(Page text)
To those of us who came of age during the War on Cancer, the idea of any anti-cancer vaccine is medical nirvana.
My father has leukemia, one of my coworkers died of breast cancer several years ago, and recently another coworker lost her daughter-she was only 21- to ovarian cancer.
Think about that, and about any cancer victims in your own life, and try out that phrase again: anti-cancer vaccine.
Of course, Gardasil is only intended to protect against certains types of cervical cancer, not all the other types of cancer mentioned above. But the fact remains that it is an anti-cancer vaccine, something than can actually protect a person from a form of cancer. It's not another new treatment for an existing cancer, it's a preventative. It's not a new chemotherapy or a new form of radiation or a new surgical technique that might save the lives of some cancer patients, it's a preventative that will result in fewer people getting cancer in the first place.
That is a victory few people dared dream of when the War on Cancer began in 1971. And instead of celebrating, Bachmann and the anti-vaxers are shrieking with dismay.
That is some pretty thick crazy.
(End Page text)
- **Exercises to complete**:
a - Which specific kinds of cancer does the Gardasil commentary name?
b - Could you continue the Gardasil commentary past its final sentence?
The material isn't needed for anything asked here.
(Given information)
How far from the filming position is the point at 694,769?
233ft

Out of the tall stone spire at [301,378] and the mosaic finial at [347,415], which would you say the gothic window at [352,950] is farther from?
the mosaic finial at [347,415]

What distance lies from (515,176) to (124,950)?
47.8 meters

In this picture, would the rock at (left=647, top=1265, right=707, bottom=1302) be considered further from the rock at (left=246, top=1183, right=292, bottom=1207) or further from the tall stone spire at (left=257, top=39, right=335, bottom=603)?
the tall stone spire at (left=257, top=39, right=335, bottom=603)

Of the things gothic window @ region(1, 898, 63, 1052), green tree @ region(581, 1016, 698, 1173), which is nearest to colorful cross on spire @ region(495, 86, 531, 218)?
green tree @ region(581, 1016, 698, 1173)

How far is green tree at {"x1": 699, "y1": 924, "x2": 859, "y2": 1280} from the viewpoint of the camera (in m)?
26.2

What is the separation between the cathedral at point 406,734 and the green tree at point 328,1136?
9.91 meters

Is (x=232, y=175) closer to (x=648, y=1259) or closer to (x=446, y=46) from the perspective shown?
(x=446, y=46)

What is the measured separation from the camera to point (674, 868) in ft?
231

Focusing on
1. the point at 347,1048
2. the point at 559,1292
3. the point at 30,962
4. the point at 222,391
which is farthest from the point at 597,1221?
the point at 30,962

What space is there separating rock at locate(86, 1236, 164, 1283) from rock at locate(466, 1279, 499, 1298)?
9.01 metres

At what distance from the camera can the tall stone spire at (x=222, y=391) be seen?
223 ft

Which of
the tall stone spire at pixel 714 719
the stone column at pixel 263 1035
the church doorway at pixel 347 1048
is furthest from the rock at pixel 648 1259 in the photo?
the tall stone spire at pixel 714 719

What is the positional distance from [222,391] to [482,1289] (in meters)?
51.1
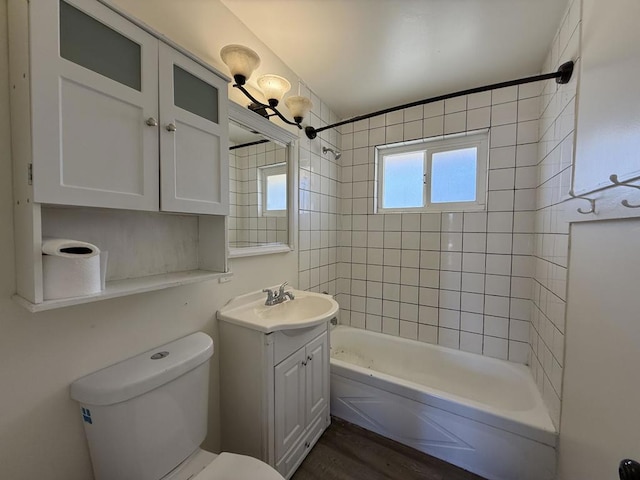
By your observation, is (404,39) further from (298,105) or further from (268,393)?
(268,393)

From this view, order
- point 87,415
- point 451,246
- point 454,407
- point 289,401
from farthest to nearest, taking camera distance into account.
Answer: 1. point 451,246
2. point 454,407
3. point 289,401
4. point 87,415

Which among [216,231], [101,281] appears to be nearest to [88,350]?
[101,281]

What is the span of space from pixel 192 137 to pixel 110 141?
0.28 m

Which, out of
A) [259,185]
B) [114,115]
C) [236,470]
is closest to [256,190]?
[259,185]

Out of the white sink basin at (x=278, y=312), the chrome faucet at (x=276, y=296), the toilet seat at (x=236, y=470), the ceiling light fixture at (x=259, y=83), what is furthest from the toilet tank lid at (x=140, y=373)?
the ceiling light fixture at (x=259, y=83)

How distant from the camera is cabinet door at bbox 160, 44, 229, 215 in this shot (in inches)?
34.7

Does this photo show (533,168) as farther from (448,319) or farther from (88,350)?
(88,350)

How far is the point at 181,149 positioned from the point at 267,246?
809 millimetres

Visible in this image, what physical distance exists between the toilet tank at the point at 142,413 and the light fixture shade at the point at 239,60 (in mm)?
1241

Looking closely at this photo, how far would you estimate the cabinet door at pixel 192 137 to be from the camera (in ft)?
2.89

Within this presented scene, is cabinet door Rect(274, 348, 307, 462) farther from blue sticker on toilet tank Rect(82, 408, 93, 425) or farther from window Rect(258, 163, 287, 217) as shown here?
window Rect(258, 163, 287, 217)

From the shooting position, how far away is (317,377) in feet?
5.03

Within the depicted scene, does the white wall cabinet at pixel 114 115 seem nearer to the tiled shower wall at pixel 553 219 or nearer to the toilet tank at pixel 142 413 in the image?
the toilet tank at pixel 142 413

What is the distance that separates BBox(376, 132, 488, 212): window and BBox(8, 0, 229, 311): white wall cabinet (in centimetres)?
166
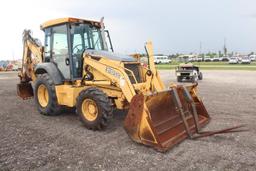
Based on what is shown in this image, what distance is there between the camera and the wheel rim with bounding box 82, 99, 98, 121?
21.1 ft

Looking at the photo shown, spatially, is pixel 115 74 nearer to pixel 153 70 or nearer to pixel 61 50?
pixel 153 70

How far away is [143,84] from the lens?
684cm

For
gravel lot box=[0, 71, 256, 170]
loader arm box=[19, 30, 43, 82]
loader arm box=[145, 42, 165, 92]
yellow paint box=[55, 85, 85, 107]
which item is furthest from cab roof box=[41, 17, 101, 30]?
gravel lot box=[0, 71, 256, 170]

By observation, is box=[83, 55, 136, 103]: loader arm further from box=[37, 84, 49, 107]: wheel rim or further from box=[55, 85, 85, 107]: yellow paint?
box=[37, 84, 49, 107]: wheel rim

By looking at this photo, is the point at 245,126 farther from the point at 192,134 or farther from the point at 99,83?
the point at 99,83

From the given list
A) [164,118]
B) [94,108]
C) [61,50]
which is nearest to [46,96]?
[61,50]

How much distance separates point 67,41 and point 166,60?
60443mm

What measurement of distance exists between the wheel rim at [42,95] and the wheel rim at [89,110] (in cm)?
204

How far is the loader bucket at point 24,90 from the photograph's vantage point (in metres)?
10.6

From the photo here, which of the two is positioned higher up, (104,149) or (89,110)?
(89,110)

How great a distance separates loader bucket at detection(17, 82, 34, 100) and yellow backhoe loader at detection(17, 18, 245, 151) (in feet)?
7.74

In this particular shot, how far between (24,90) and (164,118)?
21.8 ft

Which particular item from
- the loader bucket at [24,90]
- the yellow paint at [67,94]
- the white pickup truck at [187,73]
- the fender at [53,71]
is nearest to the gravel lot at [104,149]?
the yellow paint at [67,94]

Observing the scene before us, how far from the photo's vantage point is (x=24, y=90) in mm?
10711
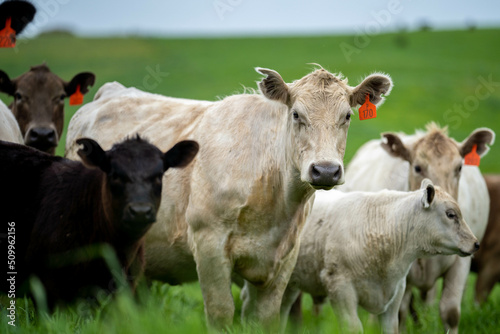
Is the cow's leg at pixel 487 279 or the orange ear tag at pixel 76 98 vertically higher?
the orange ear tag at pixel 76 98

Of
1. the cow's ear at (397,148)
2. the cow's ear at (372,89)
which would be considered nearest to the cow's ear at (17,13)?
the cow's ear at (372,89)

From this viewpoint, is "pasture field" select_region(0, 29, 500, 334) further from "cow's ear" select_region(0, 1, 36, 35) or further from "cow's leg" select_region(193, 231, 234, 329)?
"cow's leg" select_region(193, 231, 234, 329)

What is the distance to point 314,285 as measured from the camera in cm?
720

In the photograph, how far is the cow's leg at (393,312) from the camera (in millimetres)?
6781

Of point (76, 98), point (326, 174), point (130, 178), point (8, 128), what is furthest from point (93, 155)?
A: point (76, 98)

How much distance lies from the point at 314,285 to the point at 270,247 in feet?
6.14

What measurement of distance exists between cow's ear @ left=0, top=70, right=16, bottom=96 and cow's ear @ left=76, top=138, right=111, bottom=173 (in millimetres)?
3612

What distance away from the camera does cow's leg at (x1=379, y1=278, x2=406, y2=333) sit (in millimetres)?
6781

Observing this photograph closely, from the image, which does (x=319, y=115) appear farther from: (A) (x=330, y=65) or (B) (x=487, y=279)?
(A) (x=330, y=65)

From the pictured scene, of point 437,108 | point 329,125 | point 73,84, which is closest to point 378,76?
point 329,125

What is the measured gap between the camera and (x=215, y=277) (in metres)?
5.49

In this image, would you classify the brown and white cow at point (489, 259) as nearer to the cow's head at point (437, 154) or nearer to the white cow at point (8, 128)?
the cow's head at point (437, 154)

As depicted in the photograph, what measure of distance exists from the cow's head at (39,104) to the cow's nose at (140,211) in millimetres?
3276

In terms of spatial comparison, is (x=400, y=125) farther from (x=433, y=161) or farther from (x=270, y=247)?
(End Given information)
- **Answers by item**:
a - Leukemia, breast cancer, ovarian cancer, cervical cancer

b -
I'll close by offering a link to Jenny McCarthy Body Count. The website defines itself this way:
Jenny McCarthy has a body count attached to her name. This website will publish the total number of vaccine preventable illnesses and vaccine preventable deaths that have happened in the United States since June 2007 when she began publicly speaking out against vaccines.
Is Jenny McCarthy directly responsible for every vaccine preventable illness and every vaccine preventable death listed here? No. However, as the unofficial spokesperson for the United States anti-vaccination movement she may be indirectly responsible for at least some of these illnesses and deaths and even one vaccine preventable illness or vaccine preventable death is too many.
Let's hope Ms. McCarthy is never forced to share credit with Michelle Bachmann.
(I will now return to disagreeing with Ace of Spades, and being regarded as a Mush-Minded Moderate by those who comment/post there.)